* _Text excerpt_
Saw the following while reading the latest Gnome Summary (discussion about the summary, here). HP from Red Hat wrote to GnomeDesktop.org: “The Eclipse IDE hasn’t gotten much attention in the GNOME world but is a promising IDE with a GTK 2 interface. It’s been making progress recently; they now have a decent C/C++ editor (the CDT) and the GTK 2 port works fairly well. See below for some screenshots and info on how to try out the Eclipse CDT.“
“As Eclipse uses GTK 2 rather than AWT or Swing, it is reasonably close to working with gcj and classpath, which would make Eclipse 100% free software; but currently it requires the proprietary JDK”
Although the JDK isn’t governed by an OSF approved OSSL (Open Source Software License), it *is* governed by the JCP. I know this doesn’t make it 100% free software – but the comment above really striked me as very fanatic. After all IBM did donate $40 mill. worth of software!
Gotta love all those acronyms in this industry
I have to say that’s the best looking code editor I’ve seen for linux. Although will it allow me to do things using the keyboard and only the keyboard? I hope so.

* _Records supplied_
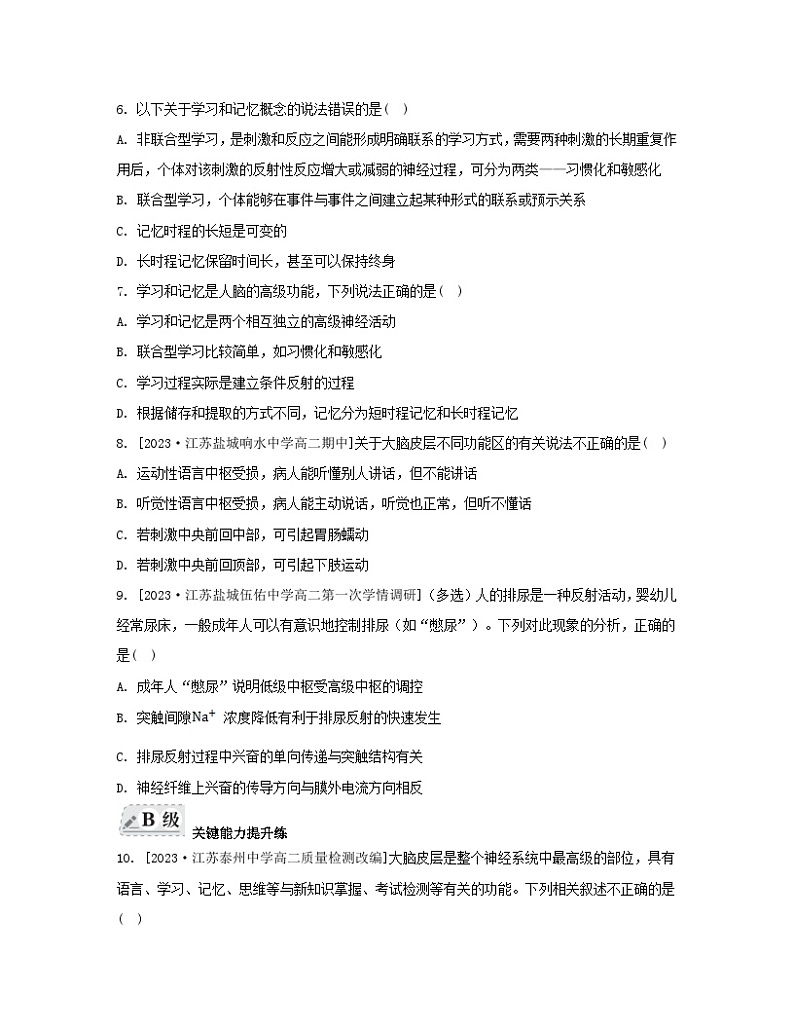 江苏专版2023_2024学年新教材高中生物第一章人体稳态维持的生理基础第一节神经调节第四课时低级神经中枢和高级神经中枢相互联系相互协调及人脑的高级功能分层作业苏教版选择性必修1第2页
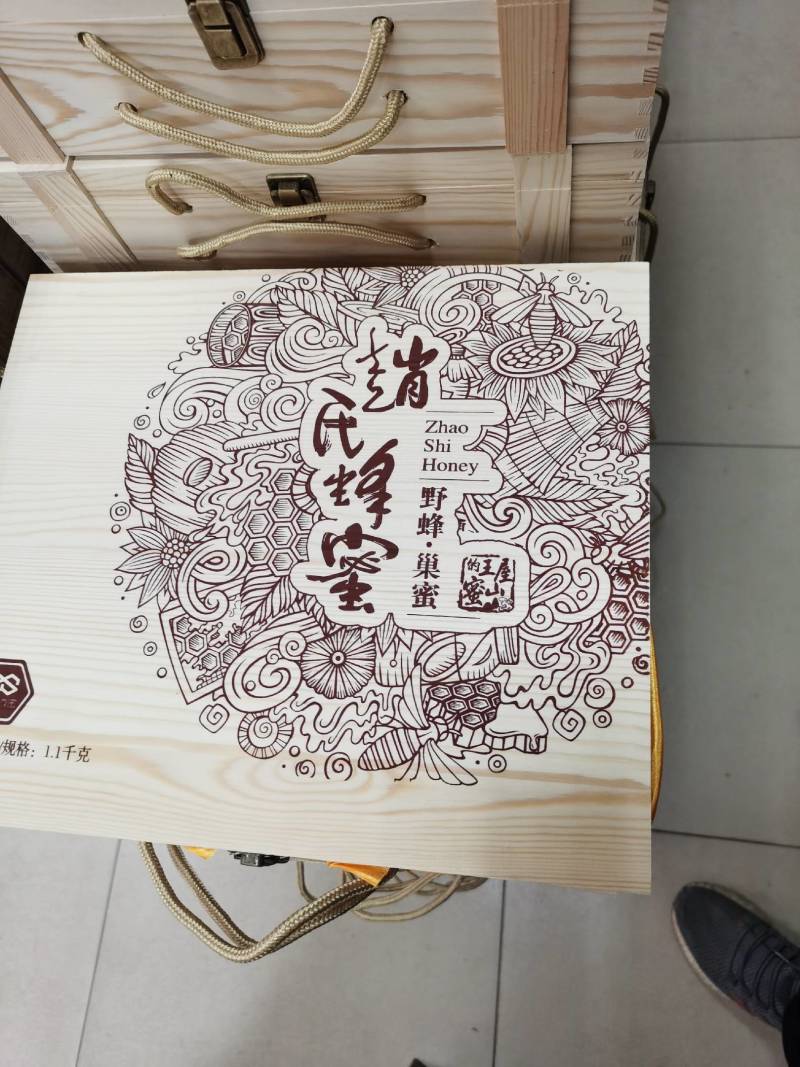 中条红野山花无添加士蜂蜜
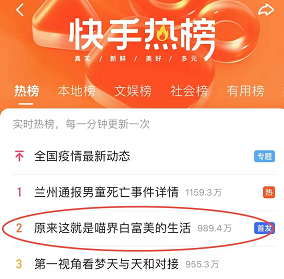 对话千万粉萌宠博主“王泡芙”：停更四个月，快手回归直播场观超500万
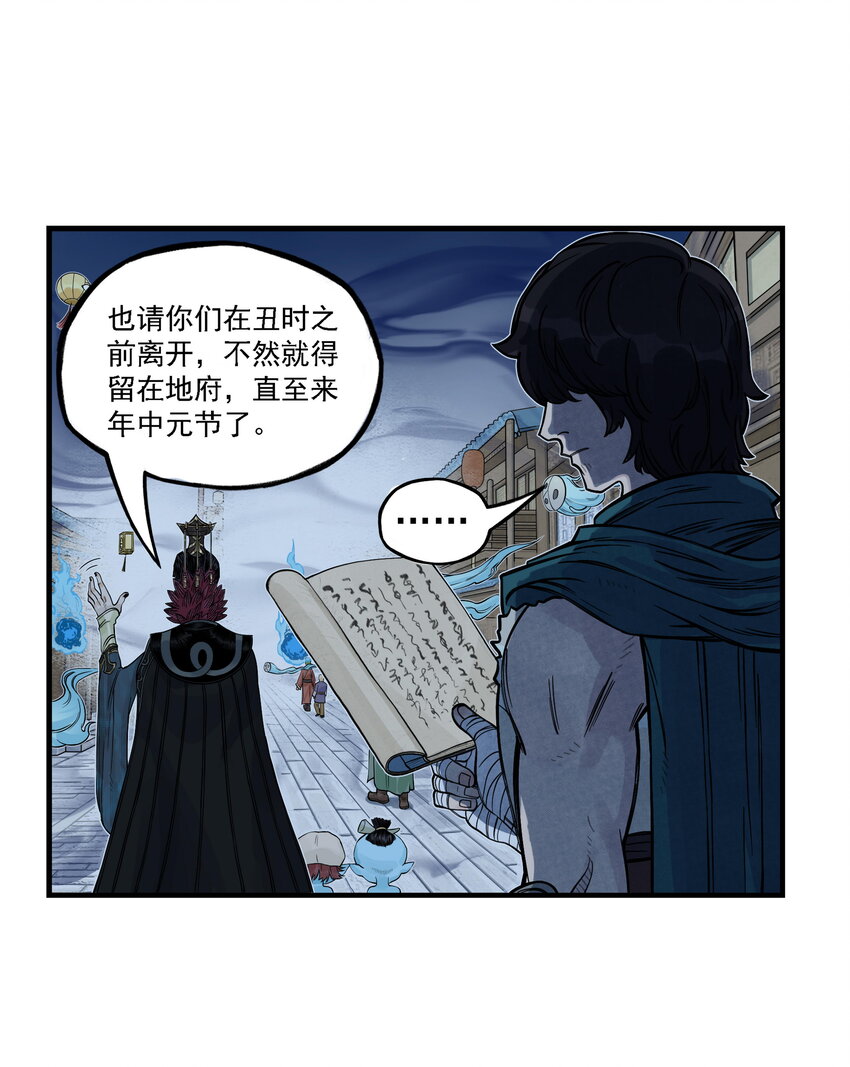 第16话 祭剑魂和骊珠儿在忘川河看烟花-第18话
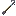 銛の矢のパック内アイテム画像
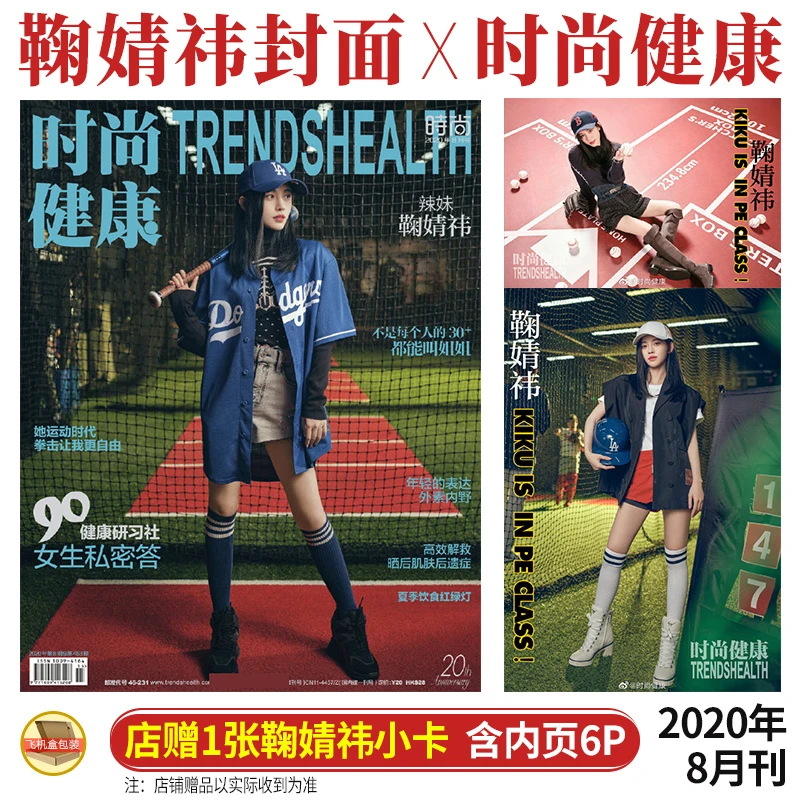 时尚健康杂志8月 鞠婧祎 封面+店赠小卡+内页6P 2020年八月刊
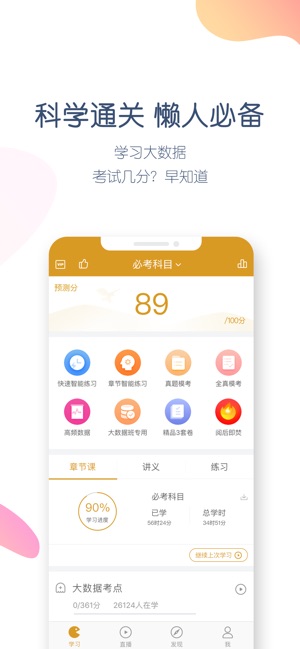 银行从业资格考试大全游戏截图3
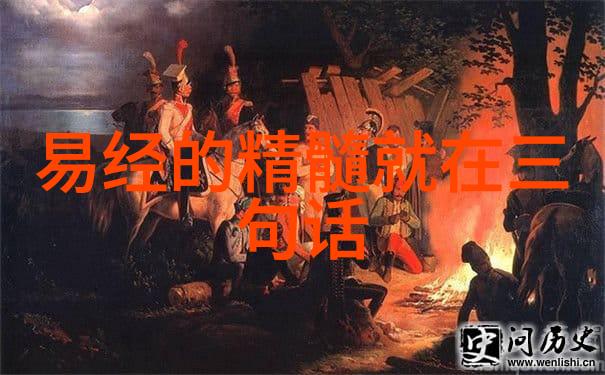 简化生活的艺术探索大道至简的文化内涵
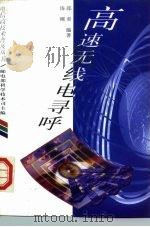 高速无线电寻呼（1997 PDF版）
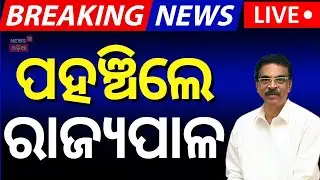 Live: ପହଞ୍ଚିଲେ ରାଜ୍ୟପାଳ | Odisha Assembly Budget Session 2025 | Governor Hari Babu Kambhampati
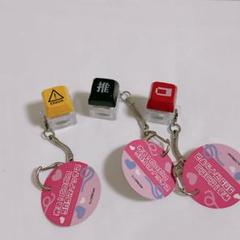 光る！ピコピコSNSスイッチ2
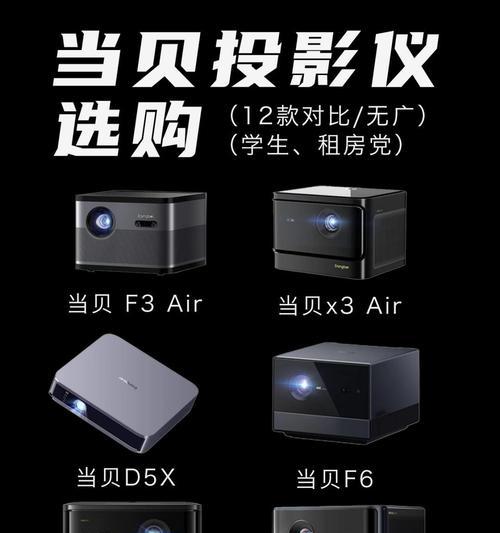 客厅投影仪带来全新观影体验（探索客厅投影仪的功能与优势）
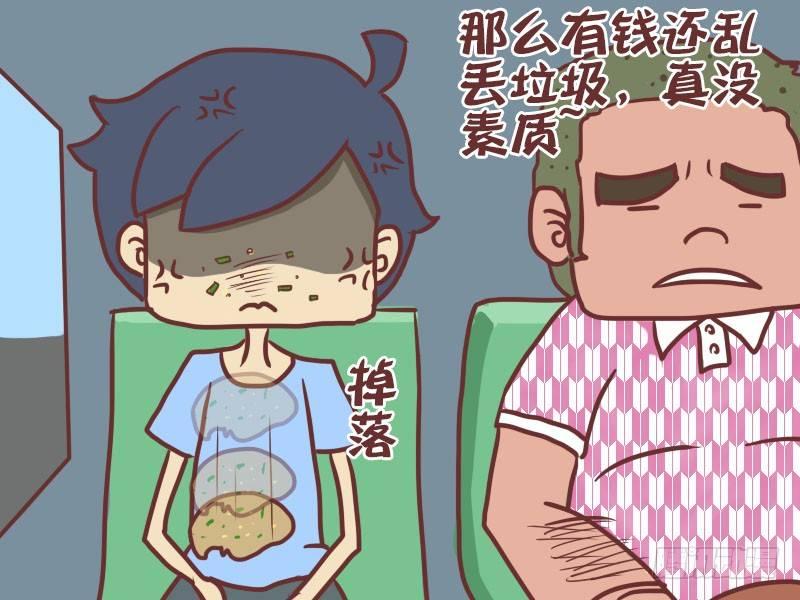 🍸公交男女爆笑漫画 016没素质 第6页
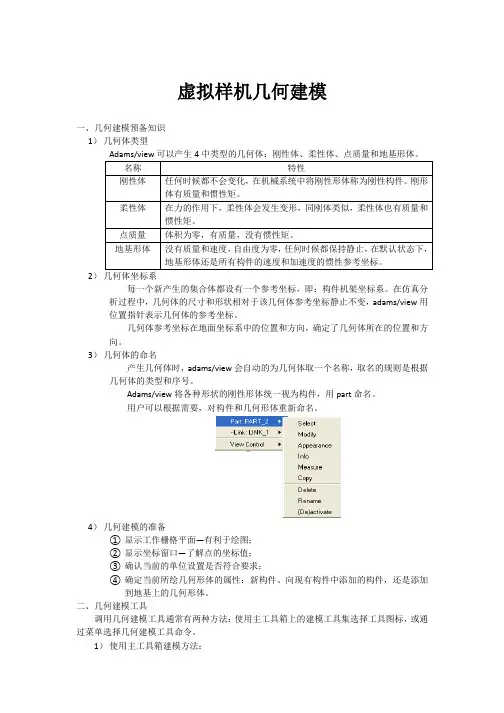 ADMAS几何建模
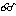 新八
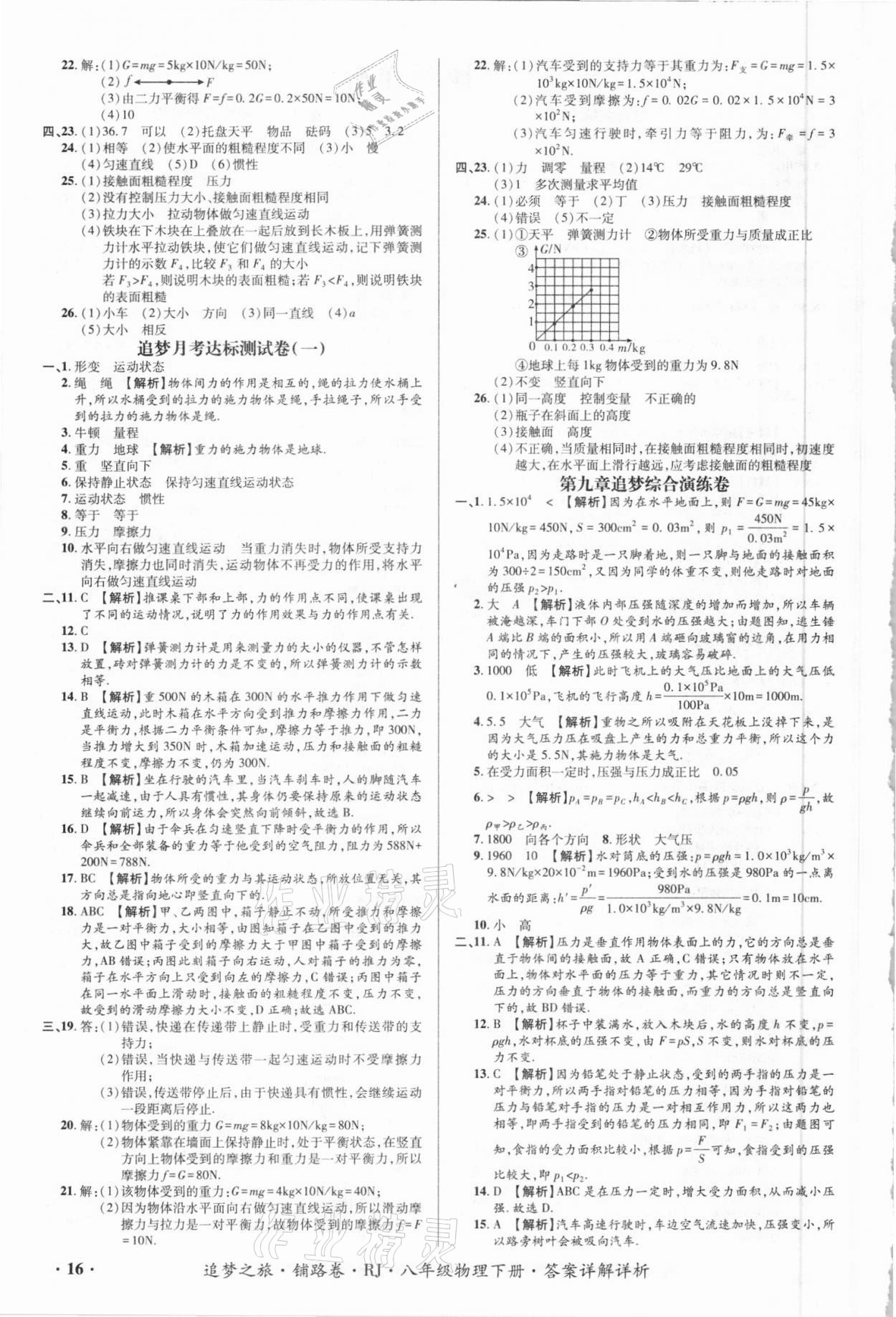 2021年追夢之旅鋪路卷八年級物理下冊人教版江西專版 第2頁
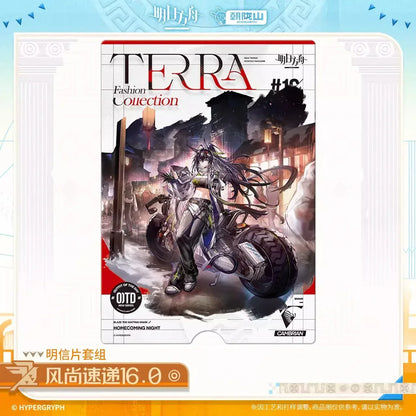 Arknights Terra Fashion Connection 16.0 Series Postcard Set Fashion Connection 16.0 ACG Go Anime www.acg-go.com Arknights, Art Decor, Postcard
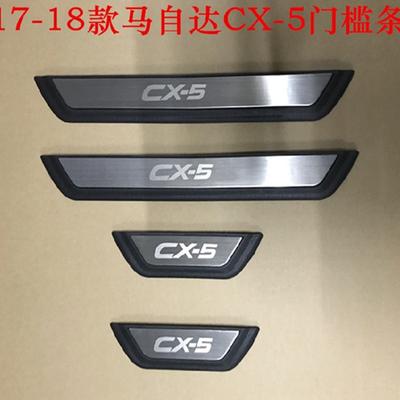 For Mazda CX-5  CX 5  CX5 2018 Door Sill Cover Pedal Trim Auto Accessories Scuff Strip Protector Car Sticker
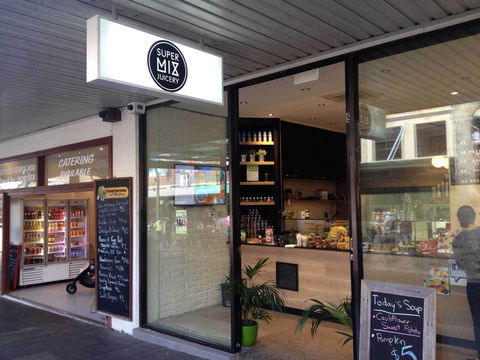 Super Mix Juicery - Great Ocean Road Restaurant 0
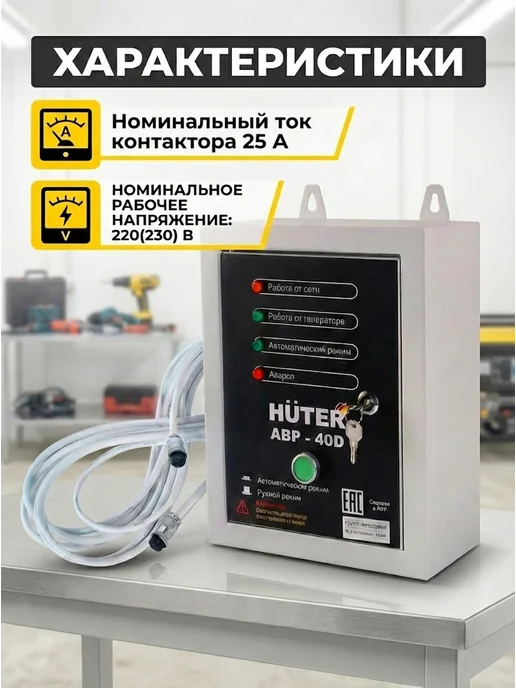 АВР для электрогенератора дизельного 10 кВт АВР-40D — фото 2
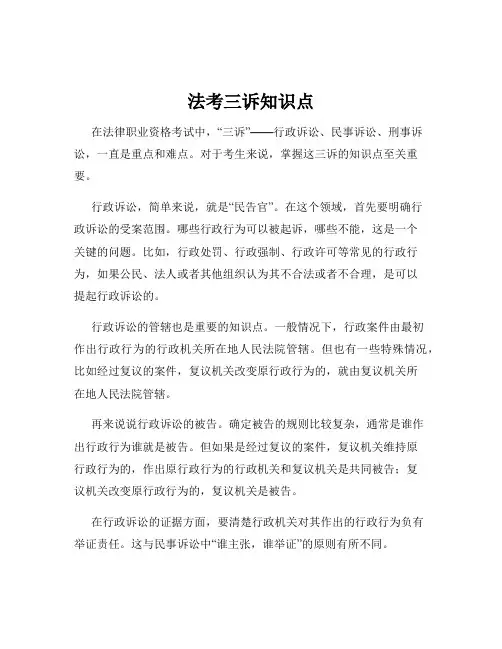 法考三诉知识点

* _Check your understanding_
a - In the post about the Eclipse IDE, what does Eclipse currently require that keeps it from being 100% free software?
b - Pick up the post about the Eclipse IDE after its last sentence and write a few more lines in the same voice.

* _Responses to the exercise_
a - It currently requires the proprietary JDK.

b -
It looks like Eclipse is NO NATIVE GNOME application, so why care ? because havoc said so ?
>> It looks like Eclipse is NO NATIVE GNOME application, so why care ? because havoc said so ?
No, not because Havoc said so but because Eclipse is for Linux what MS Visual Studio is for Windows..
The GTK2 interface is a bit slowish though atm and it looks like there are some GTK1 widgets being used (tree/listviews).
But apart from that it’s really an awesome IDE.. (I really like the diff and cvs tools, they absolutely rock!)
..that this site i osnews’ed
Eclipse has been using GTK 2.0 for ages now. I used it all summer long. It was very stable, and is an excellent IDE. Apart from some odd UI issues, it’s the best IDE I’ve used. (And yes, I used MS VS professionally for some time.) I’m not sure why this article was posted all of a sudden, but it’s great to see Eclipse getting more press. FWIW, the GTK version worked much better for me than the Motif one. More stable, more features, less ugly. 😉
is it better than anjuta/kdevelop?
>is it better than anjuta/kdevelop?
Yes.
But it doesnt beat vim.
VIM über alles!
How is it better than anjunta/kdevelop?
I use KDevelop every day when I write code — mainly for the automatic managmenet of automake and autoconf and all that other voodoo. KDevelop’s editor, however, is shaky. Right now, it’s pretty good, but the fact is, every minor update to KDevelop changes some behaviour I’m accustomed to. Relearning ingrained behaviours is annoying I’d rather be writing code.
So, as the subject line says: How is Eclipse better than KDevelop or anjunta? Specifically? An IDE for linux/unix had better have automake project management, a (relatively) integrated debugger, and integrated doc browsing (or at least, a way of quickly accessing docs, even if it must be done through a separate program).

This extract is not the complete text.